[TASK BRIEF] Pick every line out of the entries below that holds the string "vote", and report them.

(Records from a data source)
^^^^^^^^

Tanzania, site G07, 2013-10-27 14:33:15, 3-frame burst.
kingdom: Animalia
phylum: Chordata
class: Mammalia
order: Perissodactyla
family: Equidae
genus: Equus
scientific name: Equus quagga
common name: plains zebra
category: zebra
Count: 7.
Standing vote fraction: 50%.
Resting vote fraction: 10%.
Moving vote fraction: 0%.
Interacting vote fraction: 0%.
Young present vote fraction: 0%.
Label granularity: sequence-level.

^^^^^^^^

[TASK RESULT]
Standing vote fraction: 50%.
Resting vote fraction: 10%.
Moving vote fraction: 0%.
Interacting vote fraction: 0%.
Young present vote fraction: 0%.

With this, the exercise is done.